LSFEM

It is known that the least-squares finite element method typically provides poor conservation in fluid motion because it minimizes the continuity equation in L²-norm instead of using exact discrete mass conservative form. One of the prototype domains considered was a tube of size 1x1x10. The standard first-order system least-square (FOSLS) finite element method in velocity/pressure Navier-Stokes first order formulation with piecewise quartic finite elements in coarse grid (mesh size h=1/4) yielded 47% of mass loss in this tube. However, by using FOSLL* with a modification of normal vectors in Newton iteration instead of FOSLS at the last iterate, mass loss was improved to 0.03%. For a given system of nonlinear partial differential equations L(U) = F, the linearization process (using Newton's method) yields a linear system LV=G and then FOSLS is used to minimize the linear system in L²-norm, that is, to find V such that V = arg min || LW – G ||. Typical Newton-FOSLS process repeats the above iteration. For a given linear system LV=G, the FOSLL* method solves the system, LL*V*=G, by minimizing the functional, ||L*V*-V||², with the dual variable, V*, and the L²-adjoint operator, L*, of L. Minimizing ||L*V*-V||² over V* in the domain of L* is accomplished by solving the weak problem of finding V* such that < L*V* , L*W > = < V , L*W > = < LV , W> = < G , W>, for every W in the domain of L*. Then, the solution we seek is V =L* V *. This equation shows that we can solve the dual problem with the given data (right-hand side) of the original problem without knowing the exact solution, V. As mentioned before FOSLL* was used to solve the linearized system at the last Newton iterate and mass loss was improved to 0.03%. While getting improved mass conservation by using FOSLL* only at the last stage of Newton iterations, questions arose what happens if FOSLL* was used in several stages in Newton iterations and how this process can be generalized. The main difficulties in applying FOSLL* in Newton iterations and the generalization is considered. We first observed the general ideas of Newton's method, FOSLS and FOSLL* approaches. Then we proposed difficulty which is arisen in the combination of Newton's iteration and FOSLL* then suggest several remedies for that. We have analyzed Newton-FOSLL* iteration for particular form of nonlinear partial differential equations.

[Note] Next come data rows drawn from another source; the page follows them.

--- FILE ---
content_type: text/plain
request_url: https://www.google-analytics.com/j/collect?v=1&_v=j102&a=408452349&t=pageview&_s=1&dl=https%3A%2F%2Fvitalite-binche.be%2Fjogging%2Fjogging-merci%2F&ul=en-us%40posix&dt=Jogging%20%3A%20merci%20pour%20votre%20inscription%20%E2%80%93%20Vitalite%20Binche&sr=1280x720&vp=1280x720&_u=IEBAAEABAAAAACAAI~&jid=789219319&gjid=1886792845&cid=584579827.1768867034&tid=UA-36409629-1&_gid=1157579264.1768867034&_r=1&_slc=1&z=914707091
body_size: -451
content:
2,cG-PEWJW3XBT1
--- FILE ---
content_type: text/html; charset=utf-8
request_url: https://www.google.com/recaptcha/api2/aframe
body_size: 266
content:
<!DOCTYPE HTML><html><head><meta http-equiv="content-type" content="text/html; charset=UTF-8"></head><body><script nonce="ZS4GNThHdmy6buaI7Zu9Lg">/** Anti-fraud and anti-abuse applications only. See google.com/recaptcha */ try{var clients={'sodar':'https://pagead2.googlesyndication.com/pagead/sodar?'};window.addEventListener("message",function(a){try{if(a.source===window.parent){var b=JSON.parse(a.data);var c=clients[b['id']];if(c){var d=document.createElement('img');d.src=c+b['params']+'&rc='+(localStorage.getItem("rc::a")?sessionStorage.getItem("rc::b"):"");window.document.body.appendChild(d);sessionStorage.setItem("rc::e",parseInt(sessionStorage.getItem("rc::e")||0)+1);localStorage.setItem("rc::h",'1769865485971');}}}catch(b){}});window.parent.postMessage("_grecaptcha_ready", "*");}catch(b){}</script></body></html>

Figure : Error with different weight parameters when the right hand side is f=(rho)^-3/2log(rho/1000)

• A least-squares finite element method for a nonlinear Stokes problem in glaciology

비선형 Stokes equations을 분석하고 negative-norm 최소자승유한요소법을 이용하여 그 근사해를 찾는 방법에 대해 연구 하였다. 최소화 문제를 정의하고 그에 대응되는 variational formulation을 정의 하였다. 적당한 Sobolev solution space를 정의하여 variational formulation의 해의 존재성과 유일성을 증명하였다. 다양한 시도를 통해 negative norm 수치 시뮬레이션을 완성하였고 2차 공간에서 성공적인 수치값을 얻어냈다.

A stationary Stokes problem with nonlinear rheology and with mixed no-slip and sliding basal boundary conditions is considered. The model describes the flow of ice in glaciers and ice sheets. A least-squares finite element method is developed and analyzed. The method does not require that the finite element spaces satisfy an inf-sup condition. Moreover, the usage of negative Sobolev norm in the least-squares functional allows for the use of standard piecewise polynomials spaces for both the velocity and pressure approximations. A Picard-type iterative method is used to linearize the Stokes problem.

• Maxwell's equations in three dimension with boundary singularities and discontinuous coefficients

FOSLL*를 이용한 비선형 편미분 방정식의 근사해 연구: 편미분 방정식의 근사 해를 찾는 방법 중 하나인 FOSLL* 방법은 least-squares(LS) 방법에 근간을 두고 있다. 통상적으로 방정식의 해는 계산공간과, 계수, 데이터 등의 적절한 smoothness 가정 하에서 Sobolev 공간에 속해 있다. 따라서 주어진 선형 편미분 방정식에서, 불연속 계수가 있든지, 계산공간에 singularity가 있으면 그 해 또한 singularity를 가지게 되고 이로 인해 LS방법뿐만 아니라 통상적인 유한요소법의 모든 방법의 이용이 어렵게 된다. 이를 극복하기 위해 FOSLL*방법이 개발 되었다. FOSLL* 방법은 그 dual 시스템을 고려하여 얻은 근사 해를 일종의 corrector역할을 하는 인자로써 이용하여 regularity가 낮은 근사 해를 찾아 주게 된다.

In the case that the domain has reentrant edges, the standard finite element method loses its global accuracy because of singularities on the boundary. To overcome this difficulty, FOSLL* is applied. FOSLL* is a methodology for solving PDEs using the dual operator. A modified FOSLL* method is developed that employs a partially weighted functional and allows the use of a standard finite element scheme without losing global accuracy.